** ENTRIES **
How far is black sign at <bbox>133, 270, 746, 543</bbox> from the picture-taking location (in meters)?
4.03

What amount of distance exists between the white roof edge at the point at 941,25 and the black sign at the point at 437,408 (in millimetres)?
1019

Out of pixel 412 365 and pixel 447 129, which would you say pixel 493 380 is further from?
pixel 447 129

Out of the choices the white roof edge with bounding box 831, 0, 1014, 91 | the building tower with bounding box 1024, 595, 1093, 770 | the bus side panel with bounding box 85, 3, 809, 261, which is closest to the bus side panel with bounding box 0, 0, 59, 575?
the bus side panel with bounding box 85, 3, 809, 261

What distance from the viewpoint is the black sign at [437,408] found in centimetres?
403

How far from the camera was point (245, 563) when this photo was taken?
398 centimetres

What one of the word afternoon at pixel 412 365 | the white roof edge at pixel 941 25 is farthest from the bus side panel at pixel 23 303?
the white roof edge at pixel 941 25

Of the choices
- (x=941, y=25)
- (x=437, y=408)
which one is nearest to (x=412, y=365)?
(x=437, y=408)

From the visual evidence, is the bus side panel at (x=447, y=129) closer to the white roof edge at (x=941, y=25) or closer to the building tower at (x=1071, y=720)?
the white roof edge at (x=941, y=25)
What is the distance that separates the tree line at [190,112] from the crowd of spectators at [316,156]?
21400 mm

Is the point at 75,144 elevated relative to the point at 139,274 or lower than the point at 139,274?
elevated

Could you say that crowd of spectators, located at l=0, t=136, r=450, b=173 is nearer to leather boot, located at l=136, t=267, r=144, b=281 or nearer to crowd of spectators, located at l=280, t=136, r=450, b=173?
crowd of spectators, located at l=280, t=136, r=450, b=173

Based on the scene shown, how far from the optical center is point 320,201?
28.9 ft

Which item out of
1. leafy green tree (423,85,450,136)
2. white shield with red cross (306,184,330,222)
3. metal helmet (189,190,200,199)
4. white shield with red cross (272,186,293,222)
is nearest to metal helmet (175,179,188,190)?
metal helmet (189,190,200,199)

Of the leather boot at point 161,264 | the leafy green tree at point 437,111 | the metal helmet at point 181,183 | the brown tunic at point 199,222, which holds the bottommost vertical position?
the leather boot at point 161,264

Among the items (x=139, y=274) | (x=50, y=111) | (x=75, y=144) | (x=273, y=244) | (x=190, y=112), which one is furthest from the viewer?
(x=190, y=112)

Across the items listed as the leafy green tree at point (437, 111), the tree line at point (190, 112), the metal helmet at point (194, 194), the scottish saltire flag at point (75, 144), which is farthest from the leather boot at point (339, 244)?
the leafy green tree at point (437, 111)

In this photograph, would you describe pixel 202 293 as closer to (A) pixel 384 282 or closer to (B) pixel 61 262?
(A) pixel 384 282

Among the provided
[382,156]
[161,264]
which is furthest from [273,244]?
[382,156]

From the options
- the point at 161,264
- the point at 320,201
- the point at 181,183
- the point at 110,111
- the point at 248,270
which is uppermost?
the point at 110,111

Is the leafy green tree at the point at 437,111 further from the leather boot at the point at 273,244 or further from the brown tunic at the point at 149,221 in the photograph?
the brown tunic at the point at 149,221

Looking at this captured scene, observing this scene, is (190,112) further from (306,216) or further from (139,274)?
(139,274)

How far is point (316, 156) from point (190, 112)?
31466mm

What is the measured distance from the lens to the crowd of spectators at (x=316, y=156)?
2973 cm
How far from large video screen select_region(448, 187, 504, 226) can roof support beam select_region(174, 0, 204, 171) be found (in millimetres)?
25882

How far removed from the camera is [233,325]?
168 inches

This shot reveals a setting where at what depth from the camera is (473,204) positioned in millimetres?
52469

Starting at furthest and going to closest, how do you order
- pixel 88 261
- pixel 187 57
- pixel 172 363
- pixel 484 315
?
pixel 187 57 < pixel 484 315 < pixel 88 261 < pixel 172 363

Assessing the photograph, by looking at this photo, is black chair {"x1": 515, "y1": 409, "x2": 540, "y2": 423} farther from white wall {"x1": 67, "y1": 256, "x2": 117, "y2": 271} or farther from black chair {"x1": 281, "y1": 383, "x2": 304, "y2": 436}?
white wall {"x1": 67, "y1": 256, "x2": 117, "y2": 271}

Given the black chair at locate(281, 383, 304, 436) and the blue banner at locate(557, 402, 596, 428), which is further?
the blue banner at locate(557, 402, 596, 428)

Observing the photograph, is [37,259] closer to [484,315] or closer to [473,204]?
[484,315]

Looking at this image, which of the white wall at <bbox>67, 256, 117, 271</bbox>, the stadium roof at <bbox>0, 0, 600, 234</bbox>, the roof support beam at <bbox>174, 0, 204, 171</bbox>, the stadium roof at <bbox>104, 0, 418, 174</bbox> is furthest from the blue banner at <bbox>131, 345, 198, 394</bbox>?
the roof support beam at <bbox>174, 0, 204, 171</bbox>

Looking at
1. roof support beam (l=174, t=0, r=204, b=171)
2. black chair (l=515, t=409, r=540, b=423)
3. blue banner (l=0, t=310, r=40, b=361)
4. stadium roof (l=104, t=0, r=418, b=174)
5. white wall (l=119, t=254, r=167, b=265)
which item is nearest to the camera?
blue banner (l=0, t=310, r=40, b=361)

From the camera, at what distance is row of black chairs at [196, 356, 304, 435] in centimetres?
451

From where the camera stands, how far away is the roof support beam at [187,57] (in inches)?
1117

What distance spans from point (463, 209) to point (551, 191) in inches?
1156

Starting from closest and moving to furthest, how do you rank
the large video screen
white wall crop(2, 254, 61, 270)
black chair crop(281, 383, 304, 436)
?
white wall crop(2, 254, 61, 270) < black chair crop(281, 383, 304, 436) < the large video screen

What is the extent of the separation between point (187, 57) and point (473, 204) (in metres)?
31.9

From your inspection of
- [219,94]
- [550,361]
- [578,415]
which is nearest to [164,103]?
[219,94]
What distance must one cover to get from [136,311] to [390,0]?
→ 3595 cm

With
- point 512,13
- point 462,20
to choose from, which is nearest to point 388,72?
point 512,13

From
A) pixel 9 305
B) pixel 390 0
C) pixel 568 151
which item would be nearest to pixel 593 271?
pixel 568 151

** STATED GOAL **
Rewrite all of the material above, changing every "black sign" to "dark signboard" and leaving everything else unchanged.

** WRITTEN ANSWER **
How far is dark signboard at <bbox>133, 270, 746, 543</bbox> from the picture-taking location (in meters)?
4.03

What amount of distance exists between the white roof edge at the point at 941,25 and the dark signboard at the point at 437,408 (in millimetres)?
1019

Out of pixel 412 365 and pixel 447 129, which would you say pixel 493 380 is further from?
pixel 447 129

Out of the choices the white roof edge with bounding box 831, 0, 1014, 91 | the building tower with bounding box 1024, 595, 1093, 770 | the bus side panel with bounding box 85, 3, 809, 261, which is closest to the bus side panel with bounding box 0, 0, 59, 575?
the bus side panel with bounding box 85, 3, 809, 261

What distance from the viewpoint is the dark signboard at [437,408] found in centimetres?
403

How far from the camera was point (245, 563) when this photo was taken?
398 centimetres

What one of the word afternoon at pixel 412 365 | the white roof edge at pixel 941 25 is farthest from the bus side panel at pixel 23 303?
the white roof edge at pixel 941 25

Of the choices
- (x=941, y=25)
- (x=437, y=408)
which one is nearest to (x=412, y=365)?
(x=437, y=408)

From the visual evidence, is the bus side panel at (x=447, y=129) closer to the white roof edge at (x=941, y=25) or closer to the building tower at (x=1071, y=720)?
the white roof edge at (x=941, y=25)
What is the distance that separates the tree line at [190,112] from the crowd of spectators at [316,156]?
21400 mm

Is the point at 75,144 elevated relative to the point at 139,274 or lower than the point at 139,274?
elevated

Could you say that crowd of spectators, located at l=0, t=136, r=450, b=173 is nearer to leather boot, located at l=136, t=267, r=144, b=281 or nearer to crowd of spectators, located at l=280, t=136, r=450, b=173?
crowd of spectators, located at l=280, t=136, r=450, b=173

Based on the scene shown, how far from the optical center is point 320,201?
28.9 ft

Which item out of
1. leafy green tree (423,85,450,136)
2. white shield with red cross (306,184,330,222)
3. metal helmet (189,190,200,199)
4. white shield with red cross (272,186,293,222)
is nearest to metal helmet (175,179,188,190)?
metal helmet (189,190,200,199)

Of the leather boot at point 161,264 | the leafy green tree at point 437,111 | the metal helmet at point 181,183 | the brown tunic at point 199,222, which holds the bottommost vertical position?
the leather boot at point 161,264

Among the items (x=139, y=274) | (x=50, y=111) | (x=75, y=144) | (x=273, y=244) | (x=190, y=112), which one is furthest from the viewer?
(x=190, y=112)

Across the items listed as the leafy green tree at point (437, 111), the tree line at point (190, 112), the metal helmet at point (194, 194), the scottish saltire flag at point (75, 144), which is farthest from the leather boot at point (339, 244)?
the leafy green tree at point (437, 111)

In this photograph, would you describe pixel 202 293 as closer to (A) pixel 384 282 or closer to (B) pixel 61 262?
(A) pixel 384 282

Among the provided
[382,156]
[161,264]
which is furthest from [273,244]?
[382,156]

From the options
- the point at 161,264
- the point at 320,201
- the point at 181,183
- the point at 110,111
- the point at 248,270
which is uppermost?
the point at 110,111

Is the leafy green tree at the point at 437,111 further from the leather boot at the point at 273,244 or further from the brown tunic at the point at 149,221 in the photograph?
the brown tunic at the point at 149,221

Looking at this captured scene, observing this scene, is (190,112) further from (306,216) or further from (139,274)?
(139,274)

How far is point (316, 156) from point (190, 112)?
31466mm

What is the measured distance from the lens to the crowd of spectators at (x=316, y=156)?
2973 cm
How far from large video screen select_region(448, 187, 504, 226) can roof support beam select_region(174, 0, 204, 171) be found (in millimetres)?
25882

How far removed from the camera is [233,325]?
168 inches

This shot reveals a setting where at what depth from the camera is (473,204) positioned in millimetres?
52469

Starting at furthest and going to closest, how do you order
- pixel 88 261
- pixel 187 57
- pixel 172 363
- pixel 484 315
?
pixel 187 57 < pixel 484 315 < pixel 88 261 < pixel 172 363

Assessing the photograph, by looking at this photo, is black chair {"x1": 515, "y1": 409, "x2": 540, "y2": 423} farther from white wall {"x1": 67, "y1": 256, "x2": 117, "y2": 271} or farther from black chair {"x1": 281, "y1": 383, "x2": 304, "y2": 436}?
white wall {"x1": 67, "y1": 256, "x2": 117, "y2": 271}

Given the black chair at locate(281, 383, 304, 436) and the blue banner at locate(557, 402, 596, 428), which is further?
the blue banner at locate(557, 402, 596, 428)

Observing the photograph, is [37,259] closer to [484,315] or closer to [473,204]?
[484,315]

Looking at this image, which of the white wall at <bbox>67, 256, 117, 271</bbox>, the stadium roof at <bbox>0, 0, 600, 234</bbox>, the roof support beam at <bbox>174, 0, 204, 171</bbox>, the stadium roof at <bbox>104, 0, 418, 174</bbox> is furthest from the blue banner at <bbox>131, 345, 198, 394</bbox>?
the roof support beam at <bbox>174, 0, 204, 171</bbox>

Looking at
1. roof support beam (l=174, t=0, r=204, b=171)
2. black chair (l=515, t=409, r=540, b=423)
3. blue banner (l=0, t=310, r=40, b=361)
4. stadium roof (l=104, t=0, r=418, b=174)
5. white wall (l=119, t=254, r=167, b=265)
which item is nearest to the camera?
blue banner (l=0, t=310, r=40, b=361)

From the camera, at what distance is row of black chairs at [196, 356, 304, 435] in centimetres?
451

From where the camera stands, how far away is the roof support beam at [187,57] (in inches)?
1117

What distance spans from point (463, 209) to point (551, 191) in inches?
1156

Starting from closest and moving to furthest, how do you rank
the large video screen
white wall crop(2, 254, 61, 270)
black chair crop(281, 383, 304, 436)
?
white wall crop(2, 254, 61, 270) < black chair crop(281, 383, 304, 436) < the large video screen

What is the extent of the separation between point (187, 57) and point (473, 204) (in metres)?
31.9

From your inspection of
- [219,94]
- [550,361]
- [578,415]
which is nearest to [164,103]?
[219,94]
What distance must one cover to get from [136,311] to [390,0]?
→ 3595 cm

With
- point 512,13
- point 462,20
to choose from, which is nearest to point 388,72?
point 512,13

From
A) pixel 9 305
B) pixel 390 0
C) pixel 568 151
which item would be nearest to pixel 593 271?
pixel 568 151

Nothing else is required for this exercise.